Cardinal Mario Grech, secretary of the synod, and the office's two undersecretaries, Xaviere Missionary Sister Nathalie Becquart and Bishop Luis Marín de San Martín, were holding the meetings June 14-18 in sessions divided by language.
In revisions to the synod process announced May 21, Pope Francis has asked that it begin with consultations with laypeople on the diocesan level before the discussion and discernment moved to a national level and then the 2023 synod assembly itself.
"Without this consultation, there would be no synodal process, because the discernment of pastors, which constitutes the second phase, emerges from listening to the people of God," Cardinal Grech had explained in May.
After the first couple of meetings with leaders of bishops' conferences, the cardinal said the reaction was "surprising, very positive, and there is a lot of enthusiasm among the bishops we have heard."

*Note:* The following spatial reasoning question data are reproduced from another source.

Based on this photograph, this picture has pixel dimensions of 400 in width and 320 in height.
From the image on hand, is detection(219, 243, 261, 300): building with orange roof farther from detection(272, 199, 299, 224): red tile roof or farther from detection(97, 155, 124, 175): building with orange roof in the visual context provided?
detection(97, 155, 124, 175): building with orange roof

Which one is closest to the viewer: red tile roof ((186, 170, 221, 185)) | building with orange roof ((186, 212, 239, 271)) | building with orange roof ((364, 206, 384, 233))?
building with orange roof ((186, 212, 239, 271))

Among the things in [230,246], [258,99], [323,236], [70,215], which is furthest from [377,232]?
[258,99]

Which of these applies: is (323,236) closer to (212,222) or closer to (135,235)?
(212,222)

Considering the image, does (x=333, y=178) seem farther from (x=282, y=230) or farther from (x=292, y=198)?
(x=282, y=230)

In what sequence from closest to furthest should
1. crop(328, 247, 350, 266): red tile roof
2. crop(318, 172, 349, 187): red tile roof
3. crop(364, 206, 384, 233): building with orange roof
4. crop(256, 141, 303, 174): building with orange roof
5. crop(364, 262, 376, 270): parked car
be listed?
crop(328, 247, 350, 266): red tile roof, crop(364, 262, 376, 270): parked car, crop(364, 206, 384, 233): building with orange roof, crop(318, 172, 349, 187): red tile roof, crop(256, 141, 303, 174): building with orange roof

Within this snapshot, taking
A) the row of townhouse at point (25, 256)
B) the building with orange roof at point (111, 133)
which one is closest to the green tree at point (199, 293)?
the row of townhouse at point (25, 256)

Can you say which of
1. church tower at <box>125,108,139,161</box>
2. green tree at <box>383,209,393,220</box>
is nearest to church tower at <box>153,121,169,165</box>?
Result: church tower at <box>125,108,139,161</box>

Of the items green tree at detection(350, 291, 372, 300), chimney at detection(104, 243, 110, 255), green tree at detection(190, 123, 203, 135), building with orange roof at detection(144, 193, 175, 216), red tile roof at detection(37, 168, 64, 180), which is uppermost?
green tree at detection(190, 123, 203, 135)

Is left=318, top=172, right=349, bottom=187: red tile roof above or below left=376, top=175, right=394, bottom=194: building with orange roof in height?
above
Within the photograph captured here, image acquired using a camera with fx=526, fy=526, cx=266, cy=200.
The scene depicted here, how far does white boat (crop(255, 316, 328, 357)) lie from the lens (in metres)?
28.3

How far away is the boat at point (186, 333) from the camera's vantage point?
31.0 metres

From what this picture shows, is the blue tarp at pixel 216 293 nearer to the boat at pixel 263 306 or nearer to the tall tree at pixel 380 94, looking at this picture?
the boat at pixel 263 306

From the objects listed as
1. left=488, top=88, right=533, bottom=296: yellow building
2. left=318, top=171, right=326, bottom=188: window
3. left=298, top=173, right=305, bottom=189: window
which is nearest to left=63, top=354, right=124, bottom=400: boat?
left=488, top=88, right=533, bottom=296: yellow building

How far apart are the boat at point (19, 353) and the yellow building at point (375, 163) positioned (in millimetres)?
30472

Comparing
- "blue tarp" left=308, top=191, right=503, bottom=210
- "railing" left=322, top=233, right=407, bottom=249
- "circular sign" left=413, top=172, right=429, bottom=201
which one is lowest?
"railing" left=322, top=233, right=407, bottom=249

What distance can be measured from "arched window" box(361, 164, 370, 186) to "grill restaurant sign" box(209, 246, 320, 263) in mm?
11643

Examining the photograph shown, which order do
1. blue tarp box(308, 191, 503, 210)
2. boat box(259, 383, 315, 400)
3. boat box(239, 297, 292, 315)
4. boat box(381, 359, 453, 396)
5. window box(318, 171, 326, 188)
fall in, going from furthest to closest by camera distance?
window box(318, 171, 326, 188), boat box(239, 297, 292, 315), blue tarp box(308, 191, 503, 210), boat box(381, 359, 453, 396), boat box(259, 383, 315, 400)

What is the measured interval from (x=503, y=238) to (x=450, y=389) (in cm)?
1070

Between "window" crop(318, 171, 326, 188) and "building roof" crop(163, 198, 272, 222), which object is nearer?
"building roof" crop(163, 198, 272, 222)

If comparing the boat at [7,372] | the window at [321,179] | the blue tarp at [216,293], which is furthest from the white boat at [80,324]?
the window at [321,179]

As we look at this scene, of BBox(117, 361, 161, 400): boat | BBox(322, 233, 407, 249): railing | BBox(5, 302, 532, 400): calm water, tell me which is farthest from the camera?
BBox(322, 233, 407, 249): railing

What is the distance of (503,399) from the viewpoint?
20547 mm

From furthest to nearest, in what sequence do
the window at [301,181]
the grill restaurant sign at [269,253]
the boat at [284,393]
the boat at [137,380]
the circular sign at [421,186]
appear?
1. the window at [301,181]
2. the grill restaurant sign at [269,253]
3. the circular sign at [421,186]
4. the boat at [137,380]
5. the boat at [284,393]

In an interview June 15 with Vatican News, he said some of the bishops, like those in Australia who are preparing a plenary council, already have had experience with consultation and listening at the grassroots level.
"We are sharing experiences," he said. "With the preparatory document that will be published in September, we also want to publish a guidebook on synodality best practices because some have already begun, but others are only at the beginning."
But, Cardinal Grech told Vatican News, not much is set in stone. "We have some general ideas, but we are open. This is not a fixed process, but we are listening to our partners because the synod is not a project of the secretariat but of the church."
The expanded consultation, listening and discernment, he said, is the desire of Pope Francis, but based on the teaching of the Second Vatican Council that the church is the people of God.